‘Indeed, I’m sorry, sir,’ said the
Sergeant-Major, beginning to shout again, though apparently not much put out by
this asperity of manner. ‘See you at first, I did not, sir.’
Kedward stepped forward, as if to put
an end to further fault finding, if that were possible.
‘This is Mr Jenkins,’ he said. ‘He
joined yesterday and has been posted to your company, Captain Gwatkin.’
Gwatkin fixed me with his angry little
black eyes. In appearance, he was in several respects an older version of
Kedward. I judged him to be about my own age, perhaps a year or two younger.
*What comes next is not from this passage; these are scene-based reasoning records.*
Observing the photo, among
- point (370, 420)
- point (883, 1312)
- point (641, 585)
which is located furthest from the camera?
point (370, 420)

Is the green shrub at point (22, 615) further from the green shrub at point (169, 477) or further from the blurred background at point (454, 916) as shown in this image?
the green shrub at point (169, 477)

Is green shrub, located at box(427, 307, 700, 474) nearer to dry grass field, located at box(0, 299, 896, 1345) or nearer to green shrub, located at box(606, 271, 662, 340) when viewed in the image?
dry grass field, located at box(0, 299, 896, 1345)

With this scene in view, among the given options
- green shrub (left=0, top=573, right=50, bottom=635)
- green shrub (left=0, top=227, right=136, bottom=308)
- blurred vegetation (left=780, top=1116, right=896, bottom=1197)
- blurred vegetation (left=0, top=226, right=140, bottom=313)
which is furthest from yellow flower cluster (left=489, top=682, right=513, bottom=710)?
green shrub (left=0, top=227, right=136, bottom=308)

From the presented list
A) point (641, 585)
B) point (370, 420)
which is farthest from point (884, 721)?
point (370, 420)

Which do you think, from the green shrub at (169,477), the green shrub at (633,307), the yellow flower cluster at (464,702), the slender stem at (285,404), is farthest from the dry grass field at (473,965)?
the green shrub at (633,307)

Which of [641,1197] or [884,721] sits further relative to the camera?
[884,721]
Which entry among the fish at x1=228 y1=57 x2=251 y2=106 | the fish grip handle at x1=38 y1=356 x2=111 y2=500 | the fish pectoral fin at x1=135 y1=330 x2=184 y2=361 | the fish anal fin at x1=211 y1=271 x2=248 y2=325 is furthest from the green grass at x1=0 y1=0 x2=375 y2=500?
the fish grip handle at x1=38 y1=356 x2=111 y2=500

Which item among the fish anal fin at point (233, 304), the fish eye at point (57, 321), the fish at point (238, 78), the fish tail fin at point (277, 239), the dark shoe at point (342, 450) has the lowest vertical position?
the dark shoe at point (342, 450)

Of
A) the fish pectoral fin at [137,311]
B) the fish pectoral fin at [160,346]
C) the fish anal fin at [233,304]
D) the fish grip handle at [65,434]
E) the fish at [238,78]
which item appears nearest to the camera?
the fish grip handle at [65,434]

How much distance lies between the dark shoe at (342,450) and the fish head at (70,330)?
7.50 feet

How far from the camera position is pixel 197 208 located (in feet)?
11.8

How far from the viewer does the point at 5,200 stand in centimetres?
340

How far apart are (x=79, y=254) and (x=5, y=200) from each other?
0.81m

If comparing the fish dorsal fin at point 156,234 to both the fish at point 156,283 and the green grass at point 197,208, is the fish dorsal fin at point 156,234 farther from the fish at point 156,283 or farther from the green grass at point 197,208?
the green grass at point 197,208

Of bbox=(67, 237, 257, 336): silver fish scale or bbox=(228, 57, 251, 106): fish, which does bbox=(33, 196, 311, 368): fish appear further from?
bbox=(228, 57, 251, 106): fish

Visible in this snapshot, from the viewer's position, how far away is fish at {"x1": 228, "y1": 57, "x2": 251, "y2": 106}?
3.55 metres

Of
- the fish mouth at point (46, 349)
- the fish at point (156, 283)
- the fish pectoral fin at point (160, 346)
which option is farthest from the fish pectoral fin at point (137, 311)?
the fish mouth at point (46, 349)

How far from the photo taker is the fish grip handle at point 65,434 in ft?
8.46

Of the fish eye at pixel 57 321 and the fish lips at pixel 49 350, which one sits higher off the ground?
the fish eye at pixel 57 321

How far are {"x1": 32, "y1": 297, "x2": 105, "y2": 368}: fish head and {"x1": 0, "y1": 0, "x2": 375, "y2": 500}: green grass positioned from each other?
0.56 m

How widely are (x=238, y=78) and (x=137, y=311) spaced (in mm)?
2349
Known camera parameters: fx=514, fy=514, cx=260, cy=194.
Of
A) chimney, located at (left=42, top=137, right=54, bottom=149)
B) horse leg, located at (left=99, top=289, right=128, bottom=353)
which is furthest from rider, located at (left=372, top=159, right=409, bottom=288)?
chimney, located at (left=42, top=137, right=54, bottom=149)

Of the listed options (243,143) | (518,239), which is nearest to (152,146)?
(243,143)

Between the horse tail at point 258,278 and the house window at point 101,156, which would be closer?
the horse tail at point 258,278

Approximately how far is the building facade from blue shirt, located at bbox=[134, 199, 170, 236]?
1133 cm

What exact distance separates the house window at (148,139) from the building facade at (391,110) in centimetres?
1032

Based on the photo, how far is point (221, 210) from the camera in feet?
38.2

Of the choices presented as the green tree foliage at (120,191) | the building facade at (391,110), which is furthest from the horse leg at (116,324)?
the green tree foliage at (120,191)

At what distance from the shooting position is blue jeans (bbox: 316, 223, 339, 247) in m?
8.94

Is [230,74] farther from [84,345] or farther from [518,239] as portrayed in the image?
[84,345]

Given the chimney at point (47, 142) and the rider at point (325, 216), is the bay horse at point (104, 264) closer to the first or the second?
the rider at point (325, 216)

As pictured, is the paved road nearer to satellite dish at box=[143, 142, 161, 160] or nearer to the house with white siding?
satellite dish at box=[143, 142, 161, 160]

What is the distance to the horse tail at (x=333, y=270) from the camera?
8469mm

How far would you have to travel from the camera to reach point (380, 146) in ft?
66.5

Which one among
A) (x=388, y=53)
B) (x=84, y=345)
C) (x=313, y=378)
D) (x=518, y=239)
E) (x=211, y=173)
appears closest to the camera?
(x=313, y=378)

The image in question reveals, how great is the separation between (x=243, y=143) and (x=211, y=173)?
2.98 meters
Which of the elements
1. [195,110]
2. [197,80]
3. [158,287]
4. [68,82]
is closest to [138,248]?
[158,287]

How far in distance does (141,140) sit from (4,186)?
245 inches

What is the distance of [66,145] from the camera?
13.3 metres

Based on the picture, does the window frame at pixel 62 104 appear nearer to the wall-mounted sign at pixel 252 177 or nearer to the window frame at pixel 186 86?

Almost every officer in the unit looked alike to me at that very early stage;
Maelgwyn-Jones, the Adjutant, and Parry, his assistant sitting beside him at
the table, indistinguishable as Tweedledum and Tweedledee, when I first
reported to the Orderly Room the evening before. Later, it was incredible
persons so dissimilar could ever for one moment have appeared to resemble one
another in any but the most superficial aspects. Gwatkin, although he may have
had something of Kedward’s look, was at the same time very different. Even this
first sight of him revealed a novelty of character, at once apparent, though
hard to define. There was, in the first place, some style about him. However
much he might physically resemble the rest, something in his air and movements
also showed a divergence from the humdrum routine of men; if, indeed, there is
a humdrum routine.
‘It’s no more normal to be a
bank-manager or a bus-conductor, than to be Baudelaire or Genghis Khan,’
Moreland had once remarked. ‘It just happens there are more of the former
types.’
Satisfied at last that he had taken in
sufficient of my appearance through the dim light of the barrack-room, Gwatkin
held out his hand.
‘Your name was in Part II Orders, Mr
Jenkins,’ he said without smiling. ‘The Adjutant spoke to me about you, too. I
welcome you to the Company. We are going to make it the best company in the
Battalion. That has not been brought about yet. I know I can rely on your
support in trying to achieve it.’
He spoke this very formal speech in a
rough tone, with the barest suggestion of sing-song, his voice authoritative,
at the same time not altogether assured.
‘Mr Kedward,’ he went on, ‘have the
new intake laid out their blankets properly this morning?’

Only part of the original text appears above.